Even when presenting the history of the Branch Davidians, the documentary does not completely condemn Koresh. Gazecki contrasts the two sects that split (one of which formed the Branch Davidians), showing the leader of the other sect as a disreputable criminal. By this comparison, Koresh seems less villainous. Even when detailing Koresh's greatest flaws, the soundtrack shifts to melancholy music that laments rather than condemns the situation.
The film falters when it attempts to justify the more disreputable behavior among the Branch Davidians. Waco contains almost too much sympathy for the Branch Davidians. When dealing with the sexual abuse of children that may have occurred at the compound, the documentary adopts a specious argument based on parental consent, then places blame on the ATF for using this abuse--an area for which the agency has no jurisdiction--as a basis for involvement. The film, like the ATF itself, shifts blame through technicalities.
Waco works hard to humanize the Branch Davidians, but spends most of its energies condemning the behavior of the ATF. Conspiracies abound as the film jumps from one facet of the conflict to another. This non-linear progression highlights the worst errors of the ATF.
According to the film, the use of the media plays a significant role in the agency's behaviors. The film shows the raid to be more of a publicity stunt than a necessary action. The film is unflinching in its characterization of the ATF as a rogue agency that used the Waco standoff to create an appearance of legitimacy through semantics. What would normally be considered "inventory" became "stockpiles." A "sect" became a "cult." Since the documentary is itself a form of the media, it shows a great deal of interest in the manipulation and withholding of this information. "God help us, we want the press" even became a dire plea by the Branch Davidians.
For Gazecki, the greatest crime by the ATF is misrepresentation of the Branch Davidians and of its own motives. The ATF claimed that the raid on the compound was an anti-drug raid, despite evidence to the contrary. The film goes to great lengths and largely succeeds in laying bare the false intentions of the ATF.
With the exception of the treatment of media affairs, the documentary best indicts the ATF through indirect questions for which it has no concrete answers. Waco picks apart disparate bits of information and uses them to bring about logical conclusions. For example, why didn't the Davidians, despite their mass of weapons and knowledge of the raid, immediately bomb the ATF's forces? If the Davidians were the aggressors, why were most of the bullet holes inverted, suggesting the contrary?
The film uses a variety of sources, even bringing in disturbing autopsy footage to suggest other breaches by the ATF. The film becomes jarring and shocking at these points, usually credits for a film. Yet this shock value obscures some of the facts of the case. The mass suicide by the Branch Davidians is insufficiently covered. The gratuitous use of graphic images disgusts the viewer, implying that the ATF was automatically complicit simply because the Davidians died so gruesomely.
However, the major flaw of Waco: The Rules of Engagement is its failure to extend its blame past the ATF. The film concentrates on the ATF to the almost complete exclusion of any other influences.
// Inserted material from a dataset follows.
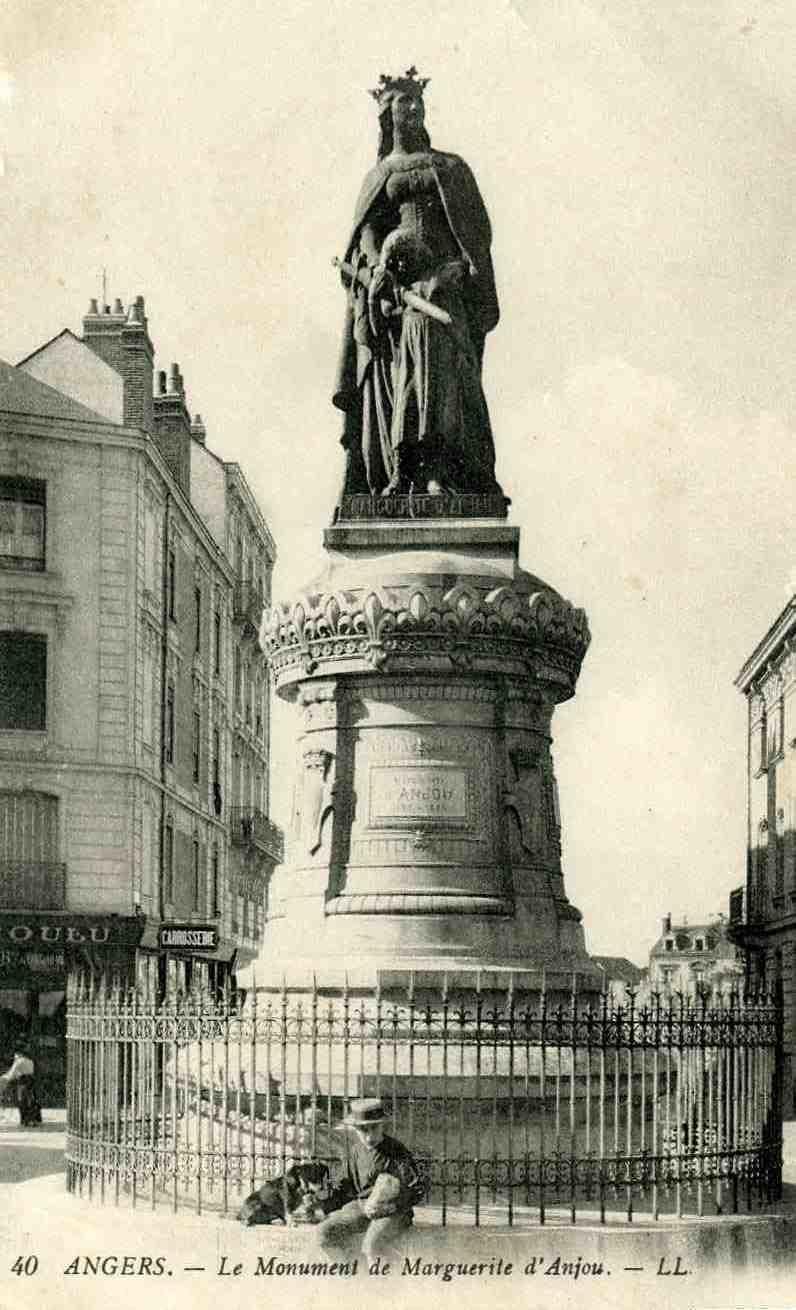 Angers - Angers - Le monument de Marguerite d'Anjou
There are few glimpses or references to Attorney General Janet Reno, and even fewer to President Clinton. What role, positive or negative, did these figures have in the conflict? The film fails to provide an adequate answer.
Waco: The Rules of Engagement contains an admirable sympathy for those Branch Davidians who died in 1993. But in making humans out of villains, the film falls prey to the vilification that it hopes to counteract.